[Opening TEXT PROVIDED section]

O’Leary would come and he would negotiate with pilots, and there was an ERC [employee relations committee] who sat down with him. The ERC wasn’t elected as such by the pilots, but they were pilots and they used to talk with O’Leary. They never did a very good job, and we got these pay agreements, two-page things, but we had a bit of power. If O’Leary turned around and said, ‘No we don’t want to do this any more,’ then we turned around and said, ‘Screw you.’ In the early years, because Dublin was the main hub, we could do that.
In 2000 the Ryanair pilots were due to negotiate another wage agreement and O’Leary was not in a generous mood. ‘He did one of these sweeps of the pen, changing the amount of hours we could work in a week,’ recalls the pilot. The pilots were not impressed, and in mid-September it was reported they were considering a go-slow. The pilots had also beefed up their negotiating power by bringing in the pilots’ union IALPA and its larger affiliate IMPACT, the largest public-sector union in Ireland, to help defeat the changes.
They had hoped that with the experience and organization of IALPA they would be better equipped to fight their corner. But they were quickly disappointed. ‘IALPA just didn’t deal with it very well,’ recalls another pilot. ‘There was a few meetings and then, “Right, we’ll go out on strike.”’ A strike was first mooted in late September, but IMPACT then announced that it was being deferred because Ryanair had reached an agreement with its pilots on working hours.
For Ryanair, the simple fact that IMPACT, with SIPTU the dominant union at Aer Lingus, was saying anything at all about the airline’s internal industrial relations was an unwelcome development. ‘As always these matters were discussed and clarified directly between Ryanair and our pilots and this will continue to be the case. Rumours of disruption within Ryanair which emanate from an Aer Lingus trade union should be seen for what t
hey are,’ Ryanair said in a statement. But despite the airline’s denials pilot unrest continued, and in early November the pilots voted by 77 to 1 to reject the company’s pay deal and take industrial action.
O’Leary professed bafflement at the development. It was, he said, ‘quite extraordinary that Ryanair’s pilots would fail to accept a five-year pay package which included all captains rising to £100,000 per annum’. But reject it they did, and strike action was set for 23 November. Faced with an imminent and potentially ruinous dispute O’Leary switched to diplomatic mode and successfully convinced the pilots to call off their strike on the promise of fresh negotiation.

[Closing TEXT PROVIDED section]
[Opening ENTRIES SUPPLIED section]

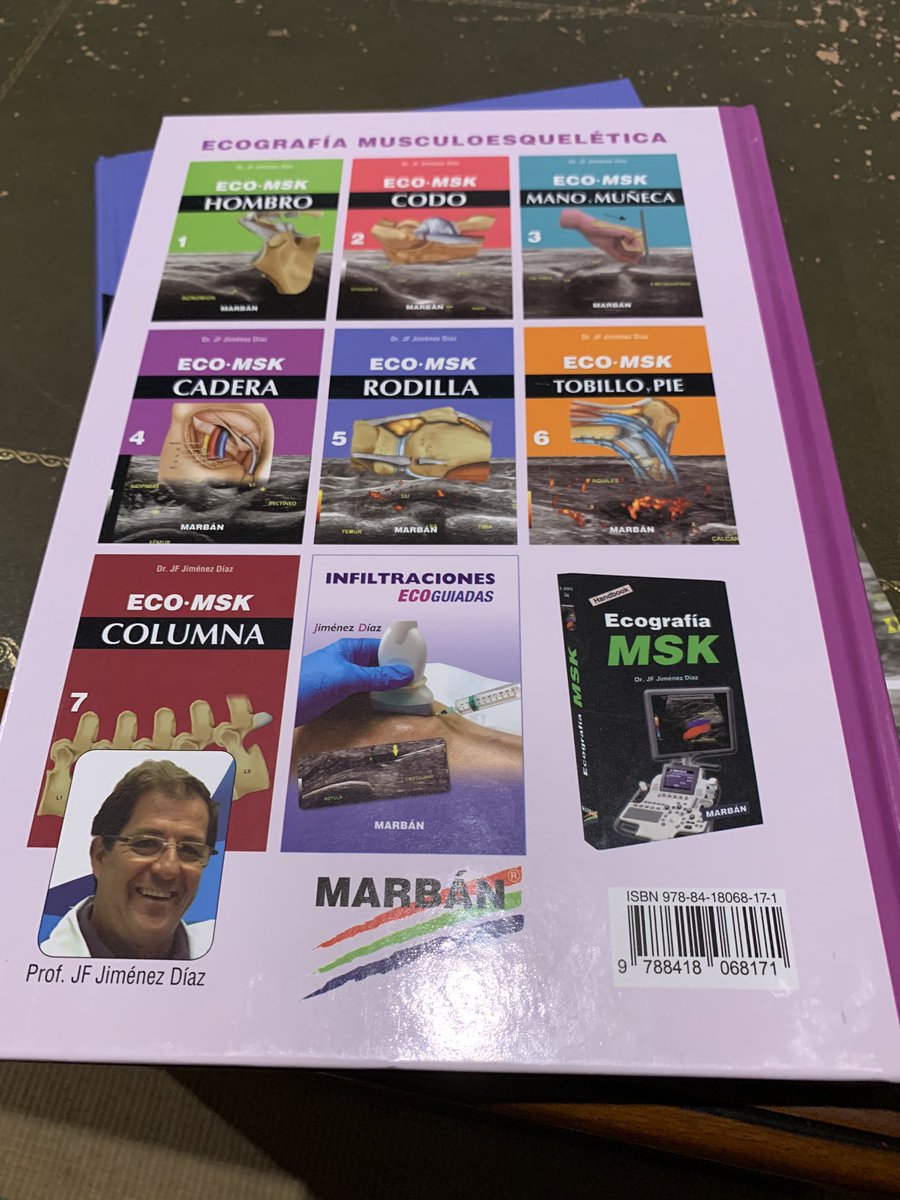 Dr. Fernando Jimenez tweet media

[Closing ENTRIES SUPPLIED section]
[Opening ENTRIES SUPPLIED section]

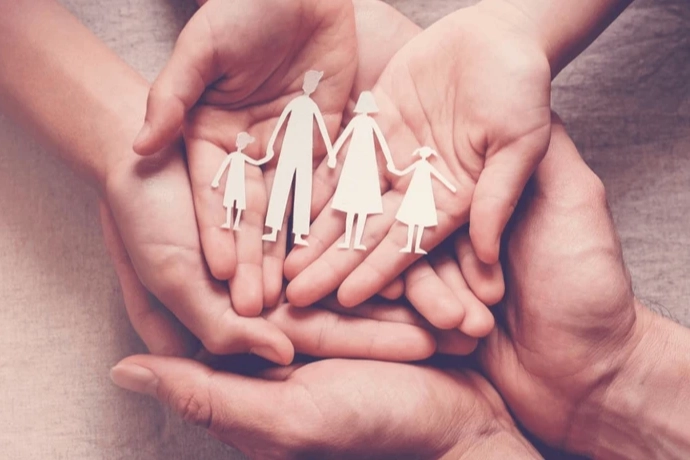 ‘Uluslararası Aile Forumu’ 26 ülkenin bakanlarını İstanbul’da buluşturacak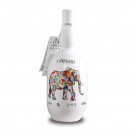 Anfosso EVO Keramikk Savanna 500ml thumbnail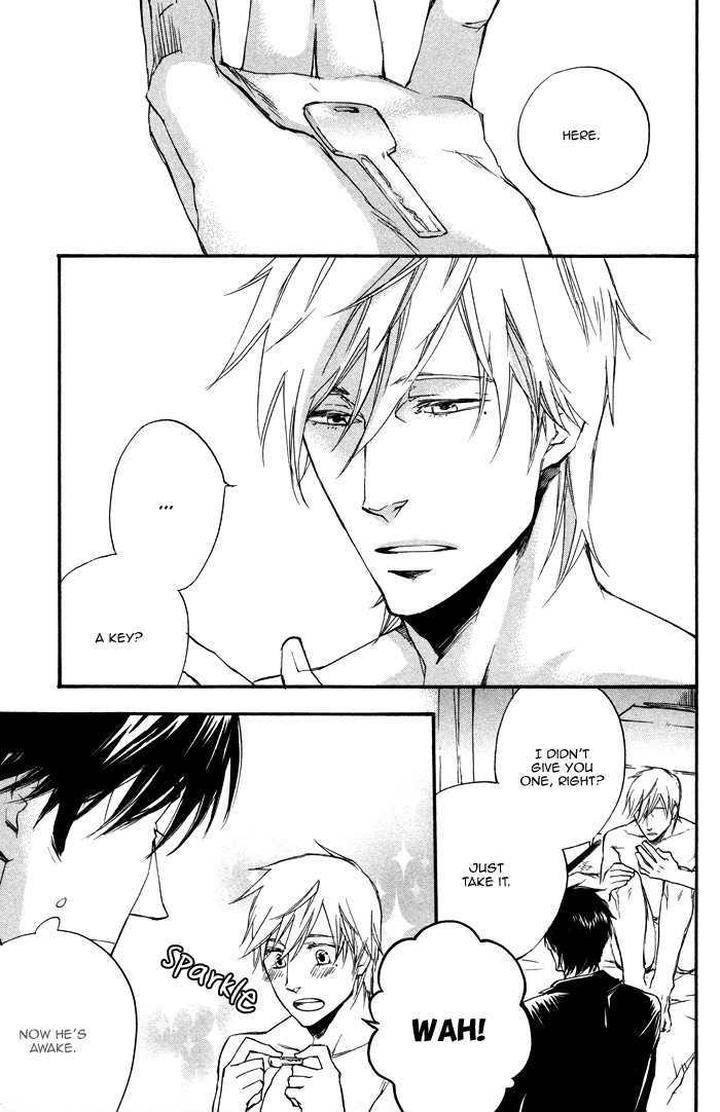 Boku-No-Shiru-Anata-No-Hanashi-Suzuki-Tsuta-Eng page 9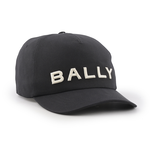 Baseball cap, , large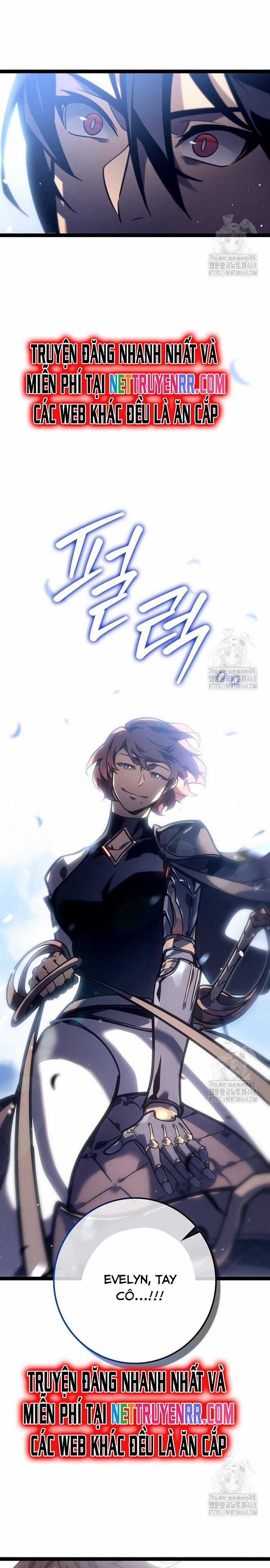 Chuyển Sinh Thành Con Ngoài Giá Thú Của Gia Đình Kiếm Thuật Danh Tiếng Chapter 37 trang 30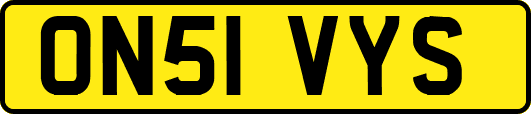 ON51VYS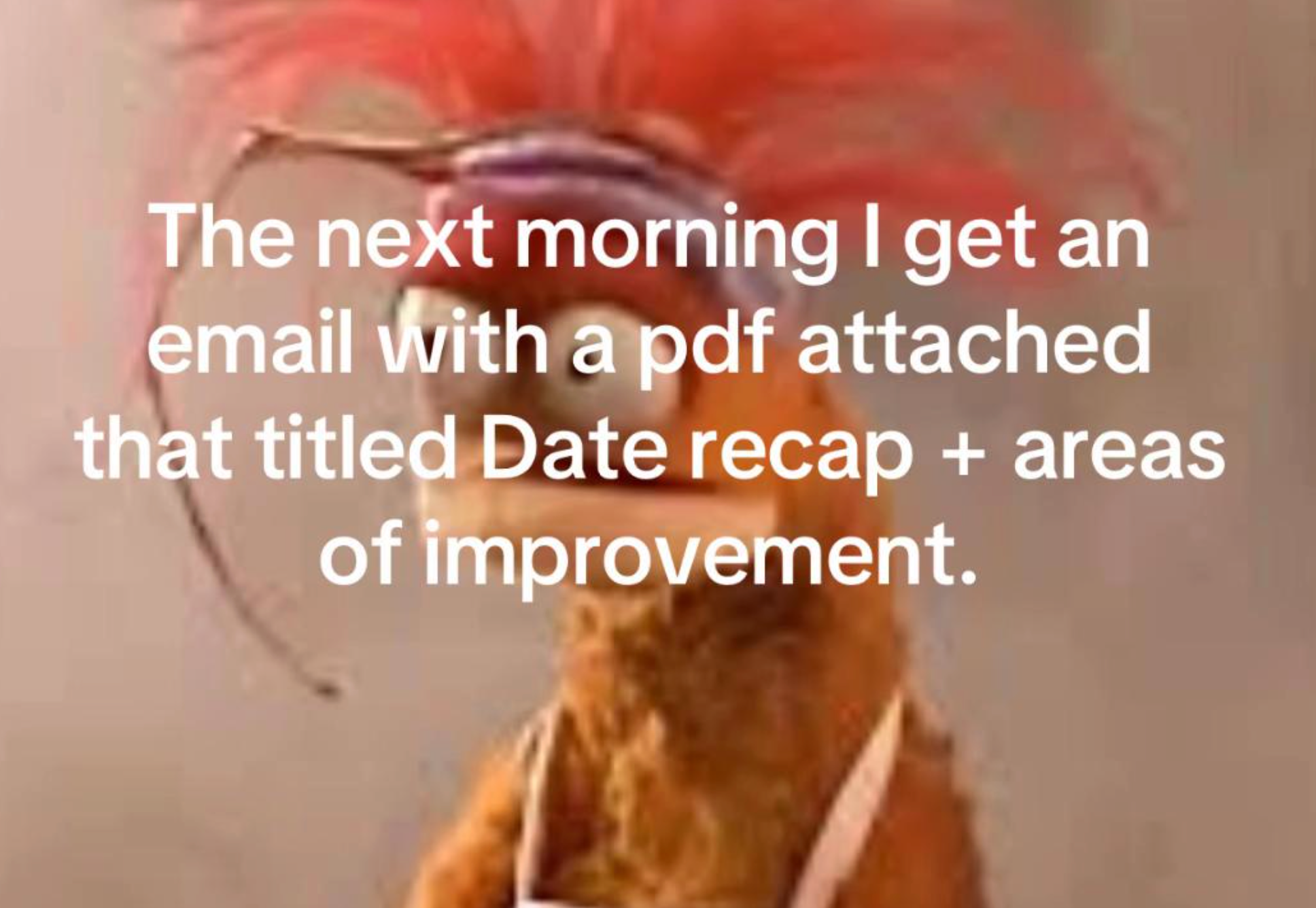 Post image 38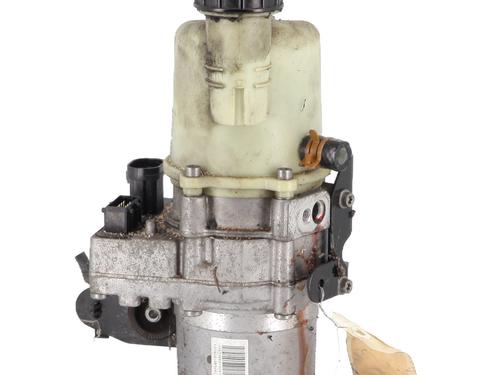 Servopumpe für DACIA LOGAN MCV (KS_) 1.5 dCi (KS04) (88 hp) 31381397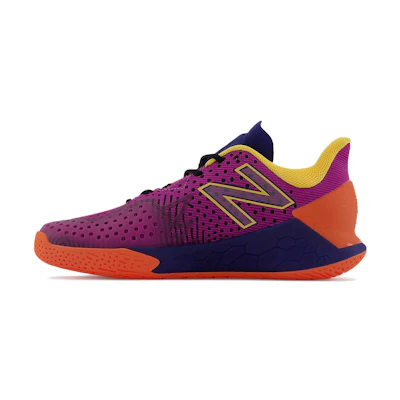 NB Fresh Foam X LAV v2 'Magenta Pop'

[Closing ENTRIES SUPPLIED section]
[Opening ENTRIES SUPPLIED section]

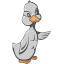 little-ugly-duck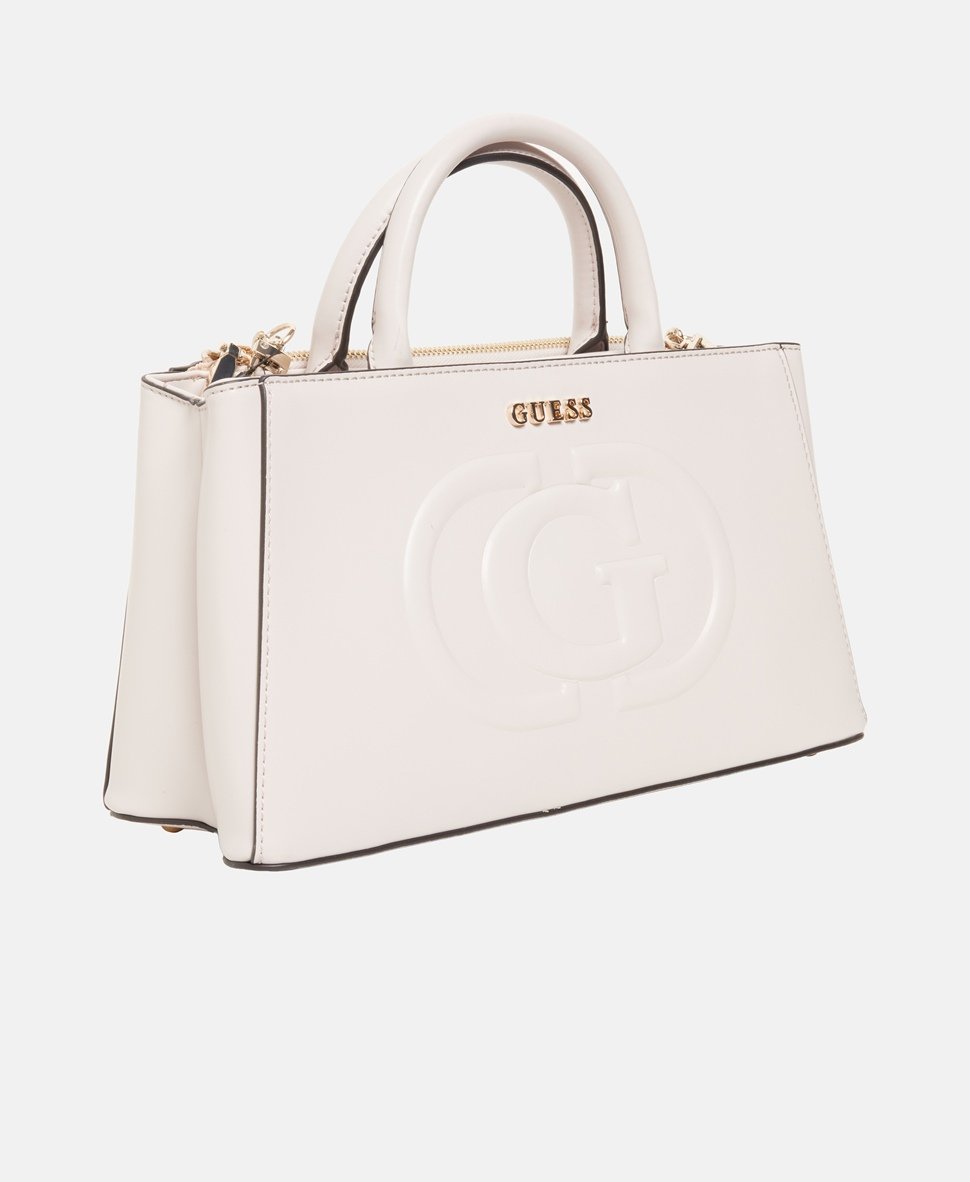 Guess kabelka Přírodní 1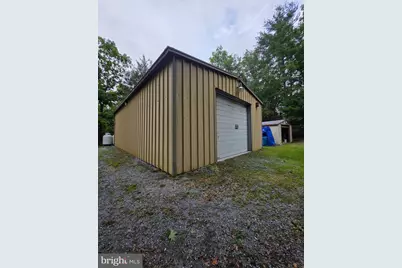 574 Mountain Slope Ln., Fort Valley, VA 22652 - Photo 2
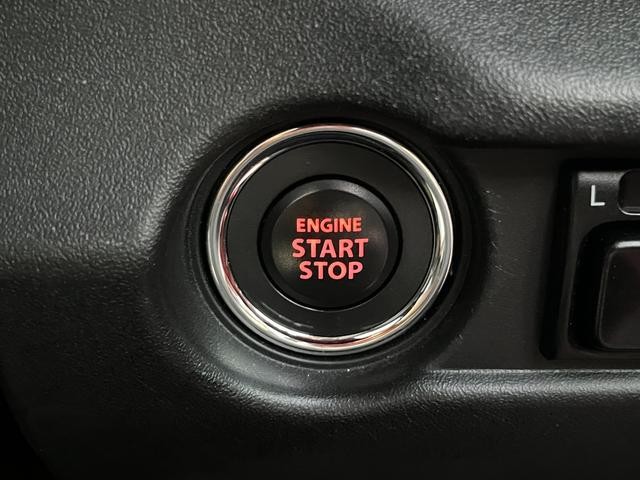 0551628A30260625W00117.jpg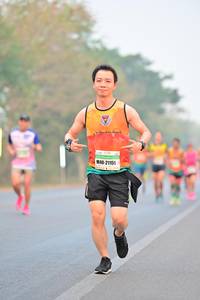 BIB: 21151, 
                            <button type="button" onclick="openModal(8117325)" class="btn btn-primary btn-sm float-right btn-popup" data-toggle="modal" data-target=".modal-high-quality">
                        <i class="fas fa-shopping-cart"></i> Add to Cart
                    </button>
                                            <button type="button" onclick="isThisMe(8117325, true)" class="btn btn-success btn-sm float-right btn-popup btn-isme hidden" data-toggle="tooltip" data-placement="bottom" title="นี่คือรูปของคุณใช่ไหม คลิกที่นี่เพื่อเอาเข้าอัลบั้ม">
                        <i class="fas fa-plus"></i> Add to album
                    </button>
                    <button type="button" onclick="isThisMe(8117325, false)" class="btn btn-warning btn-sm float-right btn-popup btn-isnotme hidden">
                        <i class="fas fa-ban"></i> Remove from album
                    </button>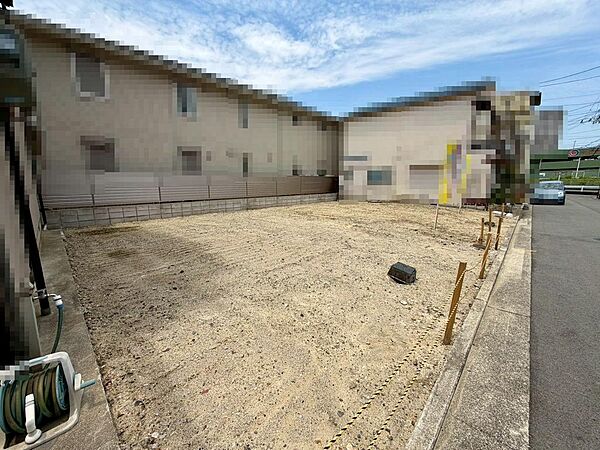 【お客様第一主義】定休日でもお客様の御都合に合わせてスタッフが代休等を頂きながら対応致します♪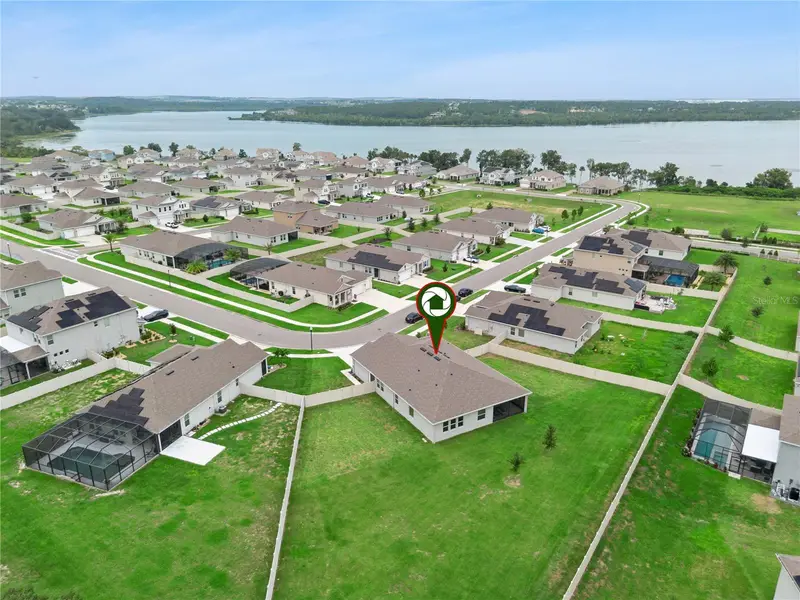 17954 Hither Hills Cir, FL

[Closing ENTRIES SUPPLIED section]

WORK ORDER 1 >>
In the text about the Ryanair pilots' pay dispute, what was the vote count when the pilots rejected the company's pay deal in early November?
WORK ORDER 2 >>
Carry on the text about the Ryanair pilots' pay dispute from its final sentence.

WRITTEN RESPONSE 1 >>
77 to 1.

WRITTEN RESPONSE 2 >>
As a gesture of goodwill, the pilots pledged to donate their flight allowances from 23 November to the North Dublin Hospice. O’Leary had taken a public relations hammering during the baggage handlers’ dispute two years previously, and was forced to admit to RTE radio in 1999 that ‘if you look back you’d have to accept that it was a PR disaster’. Keen to avoid a repeat of that error and ever keen for a publicity coup, O’Leary said that Ryanair would match the amount donated. He then went on a promotional offensive, determined to make what use he could of the press coverage of the dispute, and offered free flights on all available seats between Ireland and the UK on 24 November, with passengers paying only taxes and charges.
His tactics worked. Direct negotiations with the pilots produced marginal improvements in their pay and conditions and the dispute was settled. The deal included a €100,000 share option package for all pilots and a 15 per cent increase in basic pay over its five-year term, which would see pilots’ annual pay increase to more than €127,000 per year. The pilots signed up, and the unions were eased back out of the company. IMPACT’s Michael Landers said pilots would be ‘reasonably happy’, and conceded there were ‘significant improvements on roster patterns and working hours’.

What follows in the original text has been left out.